[Opening Source data section]

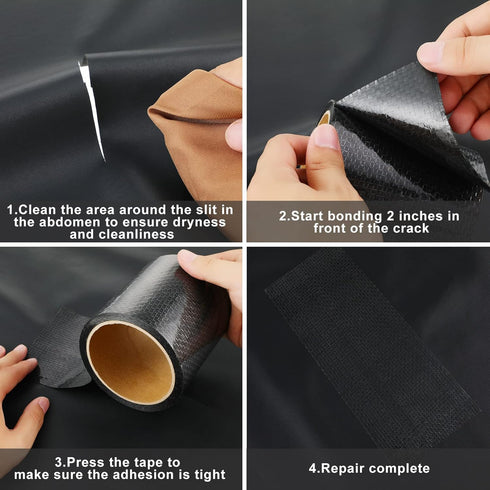 1.Clean the area around the slit in the abdomen to ensure dryness and cleanliness

2.Start bonding 2 inches in front of the crack

3.Press the tape to make sure the adhesion is tight

4.Repair complete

[Closing Source data section]

● Instructions to follow
The pictures are not wanted, but every line of the listing should be duplicated exactly.

● Answer area
 1.Clean the area around the slit in the abdomen to ensure dryness and cleanliness

2.Start bonding 2 inches in front of the crack

3.Press the tape to make sure the adhesion is tight

4.Repair complete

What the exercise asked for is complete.